On May 22, 2022, the New York Times headline read “In the Fight Over How to Teach Reading, this Guru Makes a Major Retreat.” The sub-headline reads, “Lucy Calkins, a leading literacy expert, has rewritten her curriculum to include a fuller embrace of phonics and the science of reading. Critics may not be appeased.”
Lucy Calkins, Robinson Professor of Children’s Literature at Teachers College, Columbia University, and the Founding Director of the Teachers College Reading and Writing Project, has developed state-of-the-art teaching methods and professional development programs to support teachers and policymakers across the country and around the world in teaching reading. In a classic Calkins classroom, teachers read aloud from children’s literature – then students select the ‘right books’ which fit their interests and ability. The focus is more on stories – theme, character, plot, - and less on sounding out words.
Calkins’ curriculum is framed around ‘Units of Study’ – a reading program based on a vision of children as natural readers. Children learn to read based on their natural desires – they gravitate towards their passion and gradually, build their literacy skills as they absorb reading material that appeals to their interest and ability levels.
In recent years, though, parents and educators who champion the ‘science of reading’ have fiercely criticized this ‘child first’ curriculum. Instead, they cite a half-century of research that shows phonics – sound it out exercises that are purposefully sequenced – as the most effective and efficient way to teach reading – along with books that help children scaffold vocabulary and depth to their understanding. Moreover, in recent years, more than a dozen states have passed laws advocating phonics instruction. In fact, in New York City, Mayor Eric Adams and School Chancellor, David Banks, are urging principals and educational administrators to select curriculums focused on teaching phonics – first.
To counterweight this trend towards a more regimented reading instruction, Professor Calkins has rewritten her reading curriculum – from kindergarten to second grade – to include for the first time daily structured lessons in phonics – accompanied by assessments to track students’ progress with decoding.
So, what does this have to do with young adult literature?
Teaching phonics – and the transformative nature of reading instruction with an emphasis on prescribed reading instructional analysis and engagement – may not inspire political campaign ads the way critical race theory does – but the argument about how to teach children to read – is fundamental to motivating young people to read – especially, for teachers who advocate the teaching of young adult literature.
Unlike in many developed countries, the United States lacks a national curriculum or teacher-training standards. As we know, local policies – about what to teach and how to teach – in our nation’s public schools - change as swiftly as political office holders. The values and beliefs of governors, superintendents, school boards, etc., often have more influence over what our students learn – and read – then, often teacher educators and teachers, themselves.
Yes, reading habits – the ability for children and teens to read – various from kid to kid – still one cannot dispute that ‘desire’ is the impetus for all reading instruction. Wanting to read – whether it be ‘twitter, Facebook, or the latest YA sensation’ – are all predicated on the notion that young people will gravitate naturally towards reading material – that appeals to both their hearts and minds.

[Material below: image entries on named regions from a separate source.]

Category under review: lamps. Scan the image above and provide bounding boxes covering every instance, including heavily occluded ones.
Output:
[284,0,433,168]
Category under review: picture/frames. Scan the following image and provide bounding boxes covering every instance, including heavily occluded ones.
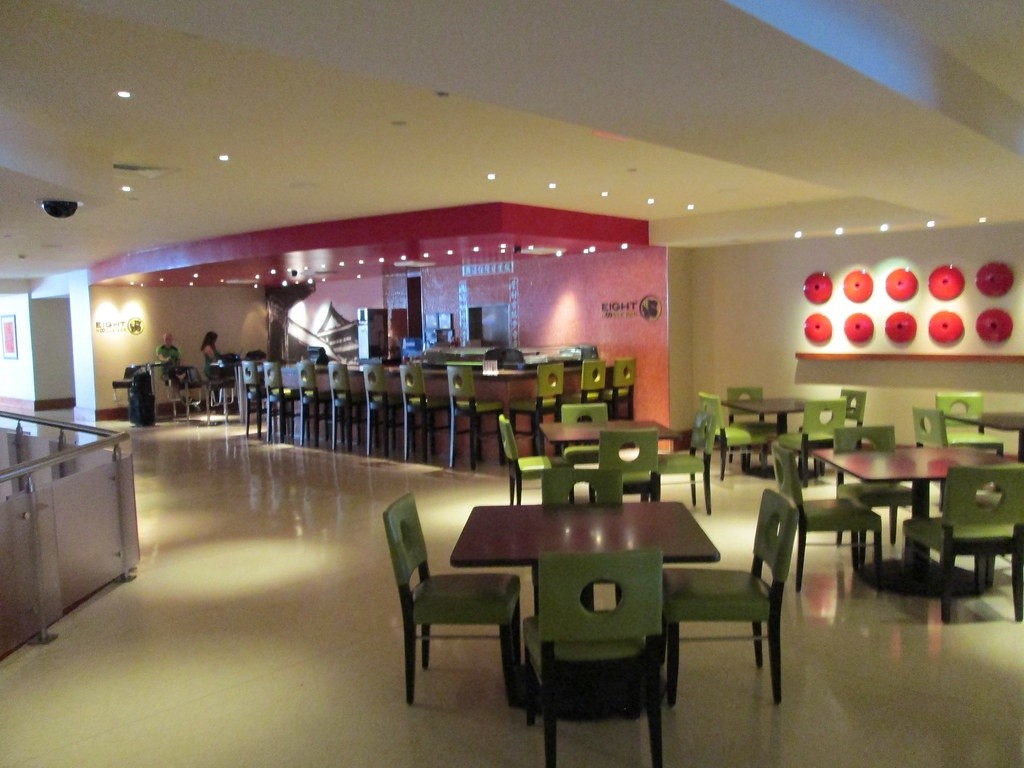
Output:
[1,315,18,361]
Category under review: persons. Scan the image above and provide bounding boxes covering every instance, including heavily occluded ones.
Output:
[200,331,220,397]
[156,331,181,398]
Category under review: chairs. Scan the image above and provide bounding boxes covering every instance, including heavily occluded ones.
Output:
[509,362,566,458]
[262,361,299,444]
[445,366,504,471]
[561,403,611,456]
[166,366,205,420]
[398,363,457,463]
[589,428,661,504]
[699,393,768,481]
[363,363,402,458]
[111,364,141,402]
[560,358,608,422]
[602,356,637,420]
[726,385,1024,626]
[327,361,365,452]
[245,349,267,361]
[500,415,574,507]
[205,354,239,425]
[241,360,266,439]
[295,361,331,449]
[383,487,799,768]
[652,392,723,514]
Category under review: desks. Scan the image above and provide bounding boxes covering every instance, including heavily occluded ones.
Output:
[811,447,1023,600]
[134,360,169,421]
[719,398,856,481]
[946,411,1024,462]
[449,502,722,728]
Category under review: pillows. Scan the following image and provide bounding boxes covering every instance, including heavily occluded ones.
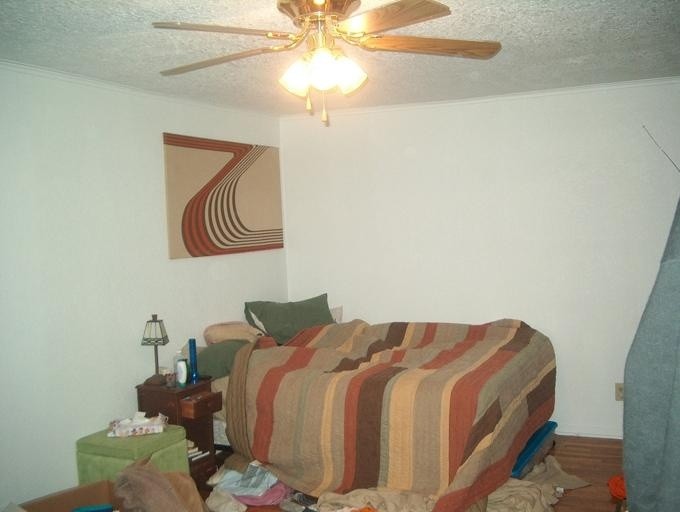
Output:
[192,293,344,381]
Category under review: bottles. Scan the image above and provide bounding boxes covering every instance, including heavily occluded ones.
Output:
[173,350,188,390]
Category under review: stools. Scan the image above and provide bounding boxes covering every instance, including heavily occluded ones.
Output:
[76,424,191,489]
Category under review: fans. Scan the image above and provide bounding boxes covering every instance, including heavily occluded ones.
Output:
[152,0,503,78]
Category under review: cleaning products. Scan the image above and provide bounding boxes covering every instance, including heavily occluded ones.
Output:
[176,361,187,388]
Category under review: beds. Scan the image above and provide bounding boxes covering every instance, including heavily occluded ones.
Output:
[174,318,559,512]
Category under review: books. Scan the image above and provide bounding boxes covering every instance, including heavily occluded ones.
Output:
[185,439,211,462]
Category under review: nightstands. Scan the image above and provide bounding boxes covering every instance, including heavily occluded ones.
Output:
[136,375,222,501]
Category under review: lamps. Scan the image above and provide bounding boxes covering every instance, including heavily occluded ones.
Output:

And, unfortunately, our country – indeed, the world, is filled with people – who can read, but choose not to…
There are infinite options. From Netflix to TikTok videos, children, adolescents, and adults can find innumerable ways to pass the time – without doing – what experts have all agreed upon is the most desired way to engage – simply enjoying ‘uninterrupted sustained silent reading’. Just reading for pure pleasure – for sheer enjoyment – to learn about the world and the ‘stuff’ that is not shared – often, openly, and honestly – in polite company – but can found in reading material and frequently, can be the most rewarding and fulfilling time spent by young people in their most informative years.
And yet, with the advocacy of reading instruction that is governed more by sounding out words and reading comprehension questions – and less on exploring individual passions for what interests and motivates young people to read – we will again find ourselves in a world where many can read – but sadly, choose other more immediate pleasures.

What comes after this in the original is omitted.